GI Energy, a distributed energy and microgrid company, took major steps in its evolution this month: It was bought by power plant giant LS Power, and the company changed its name to Endurant Energy.
After launching in the United Kingdom, GI Energy started its US operations in 2011 with headquarters in Chicago. The company expanded from its initial focus on geothermal heat pumps into fuel cells, battery storage, microgrids and, more recently, batteries combined with solar as well as reciprocating engines for co-generation, said Tom Chadwick, Endurant CEO.
“What we found was we were an integrated house with one big gap, and that was capital,” he said.
Ultimately, a strong balance sheet is required to develop projects, according to Chadwick.
“You need it to be able to give the customer what they want, which I think is, increasingly, an alternative to utilities,” he said. Endurant’s projects range from single technology energy retrofits of historic landmarks to large-scale microgrids integrated with resource management and smart-city infrastructure.
In 2018, Shell New Energies US bought a majority interest in GI Energy, providing the company with a capital partner.
Under the arrangement, GI Energy would develop projects that Shell would own and operate.
However, GI Energy wasn’t able to provide the number of eco-district and microgrid projects at the pace or large size that Shell wanted to see, according to Chadwick.
Last year, GI Energy decided to separate from Shell, and it hired an investment bank to find a new partner for the company, Chadwick said.
LS Power provides capital, experience
Not only is LS Power providing Endurant with capital, but the company understands the power business, including the tariff, regulatory and incentive environment, Chadwick said.
Since 1990, LS Power has built, managed or bought more than 45,000 MW of power generation, including utility scale solar, wind, hydroelectric, natural gas-fired and battery storage projects, as well as 660 miles of transmission. The company said it has raised over $47 billion in debt and equity to support its projects.
LS Power bought Endurant with an eye on the transition away from large, fossil-fueled power plants to a more decentralized, clean energy system.
“As we decarbonize our energy system and rely more heavily on electricity, the value of reliability and resilience is increasing,” said Paul Segal, LS Power CEO. “Endurant can be a part of the solution and is an excellent addition to the LS Power family of companies, further demonstrating our long-standing commitment to innovation and investment in clean energy solutions.”
LS Power also owns CPower Energy Management and EVgo, an electric vehicle charging company.
Microgrid moment is now
LS Power’s purchase of Endurant is coming at a key moment in the energy transition.
“The moment of the microgrid is upon us,” Chadwick said. “Four or five years ago, it kind of wasn’t so much.”
There are various factors that set the stage for the rise of microgrids, including that people have become familiar with them and are more aware of the potential for power outages, he said.
Also, the Biden administration has reinforced the idea that climate change matters, according to Chadwick.
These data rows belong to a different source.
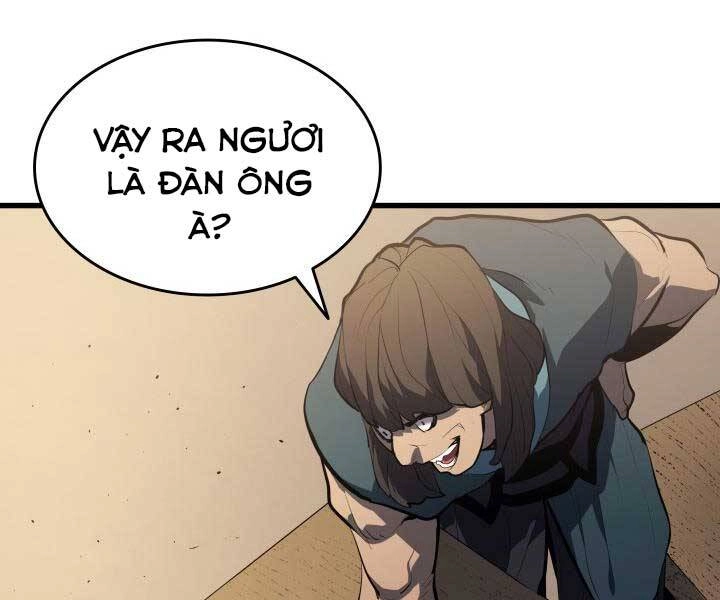 Tử Thần Phiêu Nguyệt Chapter 29.5 - 104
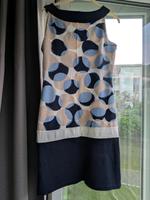 Neu! Kleid von S.Oliver München - Bogenhausen Vorschau
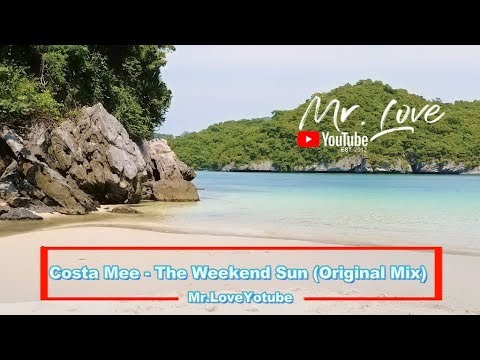 The Weekend Sun Download free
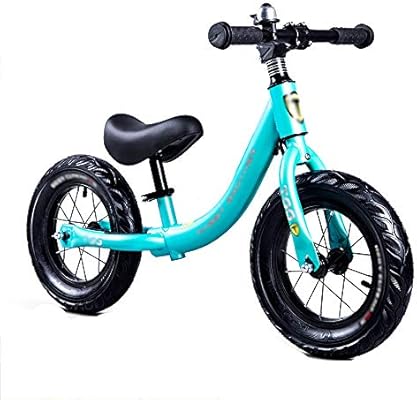 bicycle for one year old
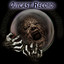 Unknown Title cover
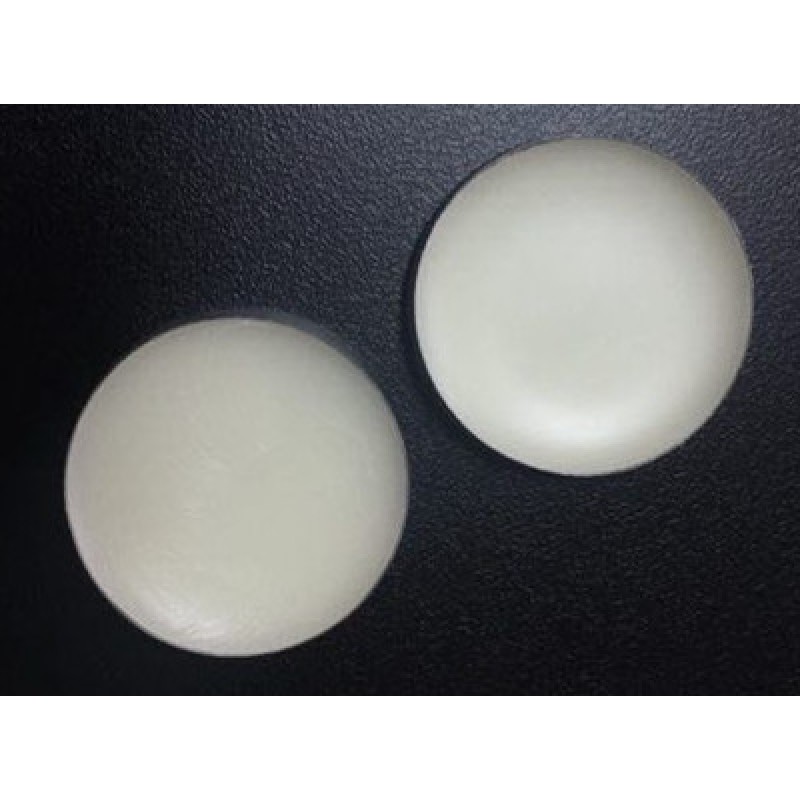 Essential Balm Supplier - OEM Qing Liang You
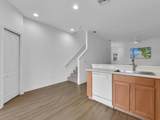 2342 Melrose Drive - Photo 7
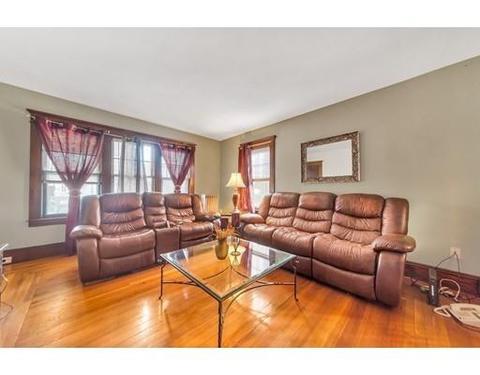 78 Rittenhouse Ter, Springfield, MA 01108 photo 15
“People are only too aware that they need to find ways to future proof where they get their energy,” Chadwick said.
Endurant sees growth potential
In a sign of what LS Power means for Endurant’s growth opportunities, the power plant company has connected Endurant to several real estate projects, which is a key focus for the company, and Cpower has also brought Endurant potential customers, according to Chadwick.
Endurant aims to build sophisticated microgrids.
“We want to build microgrids with more than one technology,” Chadwick said. “We want to bring in solar and storage, possibly fuel cells, reciprocating engines.”
Where appropriate, Endurant offers geothermal energy to provide what the company calls a thermal grid, he said.
Chadwick said Endurant’s project pipeline includes resiliency projects in California and battery storage in New York, where the company worked with Consolidated Edison on a 1-MW demonstration project.
Last year, Endurant continued various projects with fuel cell company Bloom Energy, building on a relationship that includes their work on the Parkville microgrid in Connecticut, which came online in 2017. Bloom was a “robust partner,” according to Chadwick, who thinks Bloom’s development of a hydrogen fuel cell will be a “game changer” for the industry.
In addition, Chadwick sees university campuses as a ripe area for microgrids, although universities put projects on hold last year because of COVID-19.
Universities are beginning to realize that they need to go all electric, which means heating and cooling needs to be oriented toward geothermal, according to Chadwick.
Chadwick also expects real estate developers will increasingly want to build all electric buildings that include microgrids, with an eye toward turning their electric supply into a profit center instead of a cost.
One of the challenges for Endurant is figuring out how to bring tax equity into deals, which is an issue LS Power understands, according to Chadwick. Tax equity investors tend to go for large, “vanilla” deals such as utility-scale solar projects while a company like Endurant needs to bundle several projects to reach $100 million for a tax equity deal, he said.
With the backing of LS Power, Chadwick believes Endurant is ready to grow.
“Very few [companies] have got our mixture of different technologies and LS Power’s very substantial operating capability of power assets,” Chadwick said.